:: Selected extract

Causal ML - Chapter 2

Chapter 2: Causal Inference via Randomized Experiments

PDF link to Chapter 2

Notes

• Reminding myself about Chapter 1 as a start, since I've been a few days between these. Key points that I think this will build on were the theoretical derivation of the best linear predictor; statistical properties of least squares and how to attribute different parts of variance; adjusting for small \(p/n\); and "partialling out" as a technique for explaining the effect of what happens when a single random variable changes while others are constant.
• Super short summary: if you randomize (plus other assumptions) and split into two samples, the difference in average outcomes between treated and untreated is the ATE. Using treatment covariates can improve the measurement, and causal diagrams are a method for interpreting the context of the effect.
• The necessity of defining "the underlying state of the world" as a mapping \(\omega \mapsto V[\omega]\) falls somewhere between unnecessary and mathematically pretentious on first reading.

::::
:: Dataset rows

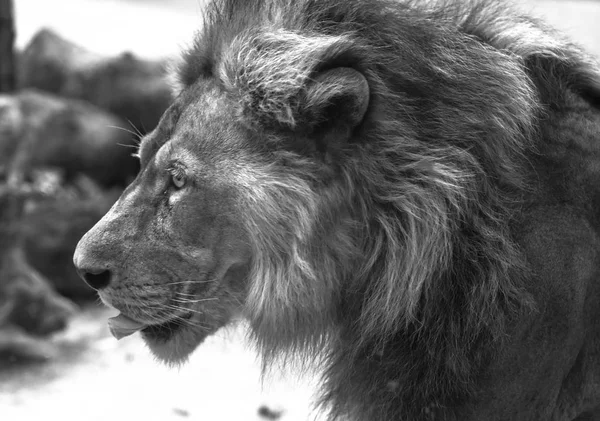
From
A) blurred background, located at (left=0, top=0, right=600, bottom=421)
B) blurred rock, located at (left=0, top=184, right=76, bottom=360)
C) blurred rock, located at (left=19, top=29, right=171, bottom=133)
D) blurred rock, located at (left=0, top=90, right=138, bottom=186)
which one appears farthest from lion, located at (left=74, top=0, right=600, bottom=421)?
blurred rock, located at (left=19, top=29, right=171, bottom=133)

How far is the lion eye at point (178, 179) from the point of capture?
269cm

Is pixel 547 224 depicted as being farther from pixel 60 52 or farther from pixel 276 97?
pixel 60 52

::::

• **Objective 1**: Rewrite the paragraph of the Chapter 2 notes that begins "Reminding myself about Chapter 1" as a short bulleted list, keeping its main facts.
• **Objective 2**: Extend the Chapter 2 notes with one or two more bullet points that follow their last one.
The listing is separate from the Chapter 2 notes.

• **Exercise answer 1**:
- Review Chapter 1 first, after a gap of a few days.
- Chapter 1 points this chapter will likely build on:
  - theoretical derivation of the best linear predictor
  - statistical properties of least squares and how to attribute different parts of variance
  - adjusting for small p/n
  - "partialling out" as a way to explain the effect of one random variable changing while the others stay constant

• **Exercise answer 2**:
• "The inability to simultaneously observe a unit under both treatment and control is the fundamental problem of causal inference". - Holland (1986).

  • Seems fair.
• key assumptions, which I should know cold:
  • consistency (\(Y \coloneqq Y[treatment]\); i.e., no hidden variation in treatment)
  • no interference; potential outcomes for any individual unit are not affected by treatment assignment to other units.
    • this is one assumption probably is violated at least mildly in fee change analyses; raising fees on one segment could cause price and ad shifting, which changes economic competition and thus the possible response from other merchants.
  • consistency + no interference \(\equiv\) stable unit-treatment value assumption, or SUTVA.
• drumming notation into my head. \(D\) (and I think most capitalized variables) is a random variable, which here corresponds to treatment assignment. \(d\) is the (potential) treatment state, which has actual assigned values 0,1 for binary treatment.
• the delta method is introduced and insufficiently explained when trying to present the concept of relative effectiveness. I've heard this referenced in work-related projects before, so it seems fundamental enough that it's worth a deeper dive.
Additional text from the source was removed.